Even though the country has been hard hit by the pandemic, with 600,000 confirmed coronavirus cases and 65,000 deaths attributed to Covid-19, and Mexico’s economy plunged by 18.7 percent in the second quarter, Lopez Obrador continued to put the focus on his anti-corruption battle and his commitment to using government funds wisely.
The president said his administration has distributed micro-loans to small businesses and avoided incurring massive debt through the injection of capital into large corporations.
“Even with this debacle, the damage from the economic crisis has been less than what is occurring in other countries like Italy, Spain, France and the United Kingdom,” Lopez Obrador said.
Referring to his administration’s health response, he noted that his recipe has included hiring 47,000 general physicians, equipping nearly 1,000 hospitals to receive Covid-19 patients and reaching agreement with Argentina on the production of a vaccine in Latin America.
In the speech, he reiterated that he is carrying out an ambitious “Fourth Transformation” of the country’s public life (after the War of Independence, the mid-19th-century liberal reforms and the 1910-1920 Mexican Revolution).

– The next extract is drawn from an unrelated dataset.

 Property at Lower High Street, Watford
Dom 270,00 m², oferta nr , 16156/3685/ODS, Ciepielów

Lopez Obrador’s vision is focused on eradicating corruption and sharply reducing income inequality.
The president estimated Tuesday that his administration’s anti-corruption fight has already saved the country 560 billion pesos (roughly $25.8 billion).
“According to official calculations, we’ve been able to save around 560 billion pesos during our administration from not allowing corruption and making our administration austere. Not to boast, but in the worst moment we had the best government,” Lopez Obrador, who was elected in July 2018 on an anti-corruption platform and took office in December of that year, said.

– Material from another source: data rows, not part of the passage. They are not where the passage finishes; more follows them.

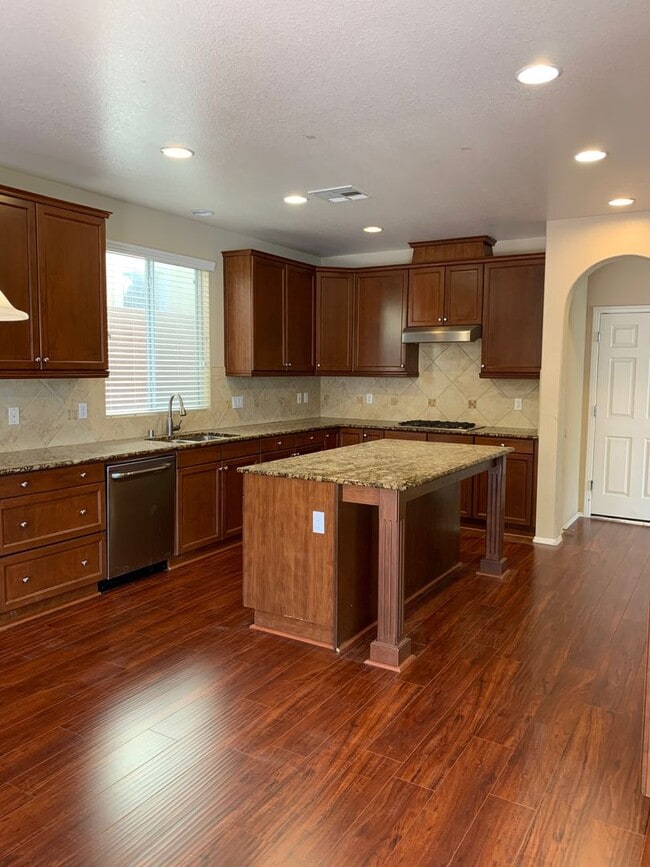Foto del edificio - Prime Summerlin location near Red Rock! 4 ...
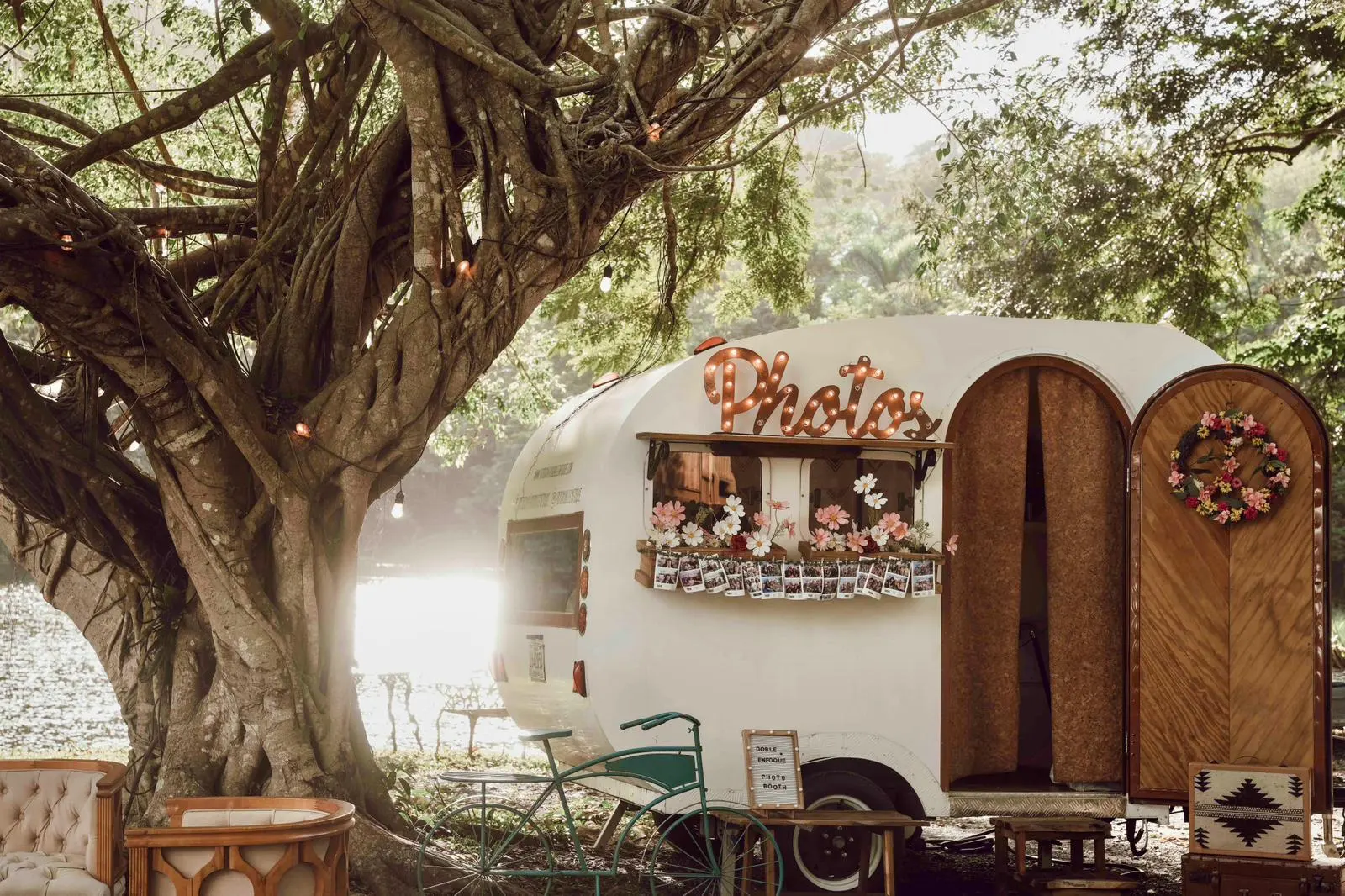 CaféStudio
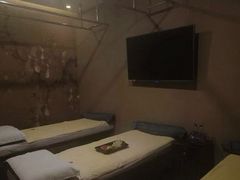 -东方棕泉·洗浴·按摩·美食国际水疗会所(福田店)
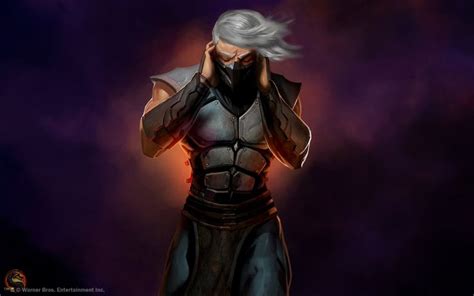 Pin By Karla K Wood On Mortal Kombat Mortal Kombat Black Mask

“Robbery is over” at the highest level of government, the leftist head of state said, though adding that work still remains “to completely root out official banditry.”
The amount saved, he said, also has helped ensure that the coronavirus pandemic in Mexico has not “led to famine nor food scarcity nor robberies.”

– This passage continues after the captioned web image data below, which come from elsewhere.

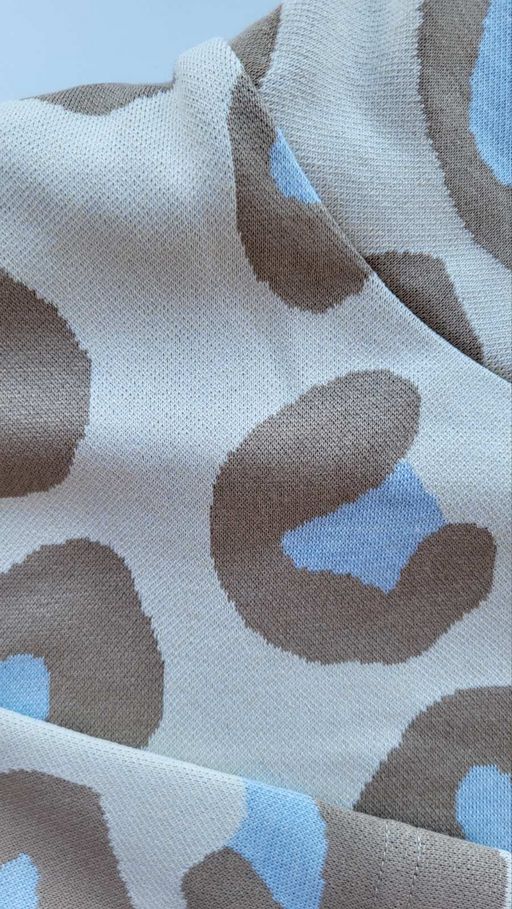 113 Платье - Niv niv  fashion фото 6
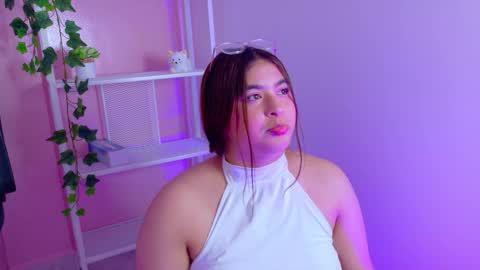 M E L O D Y  online show from 03.14.26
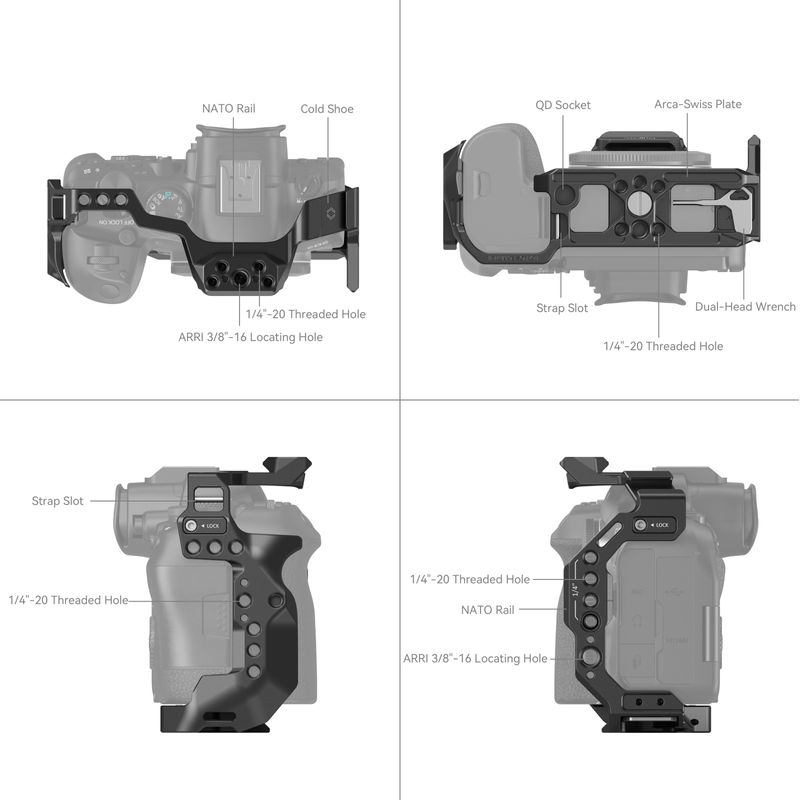 SmallRig-4159-Cage-2.jpg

“This government will not be remembered for corruption. Our main legacy will be purifying public life in Mexico, and we’re making progress,” Lopez Obrador said. “There’s no more extravagance in government.”
Since taking office on Dec. 1, 2018, Lopez Obrador has slashed his own salary and that of other senior administration officials, eliminated some benefits for public officials and put the presidential airplane and some official vehicles up for sale.
He also commended his administration for combating corruption without “political retaliation,” saying his predecessors will only be prosecuted if the Mexican people decide on that step in a popular referendum and adding that he personally would vote against such a move because he is focused on the future.
During the pandemic, the president has expanded his government austerity plan by cutting administrative spending by 75 percent, although many experts say he should provide more financial incentives to businesses to rescue an economy that plunged nearly 19 percent in the second quarter compared to April-June 2019.
But the president rejected government bailouts of corporations as “immoral” and stressed that the priority must be to provide social assistance to “those most in need.”
Lopez Obrador also called for maximum transparency in the legal proceedings against the former chief executive officer of Mexican state oil company Petroleos Mexicanos (Pemex), Emilio Lozoya, who was extradited from Spain in July to face charges of accepting $10.5 million in bribes from Brazilian construction giant Odebrecht.
Odebrecht and its petrochemical unit Braskem reached a settlement in December 2016 with the United States’ Department of Justice in which they pleaded guilty to paying hundreds of millions of dollars in bribes to government officials around the world in exchange for contracts.
The head of state, however, made no mention of a recent controversy over a video in which his brother, Pio Lopez Obrador, can be seen receiving money in envelopes in 2015 from one of the current president’s former advisers.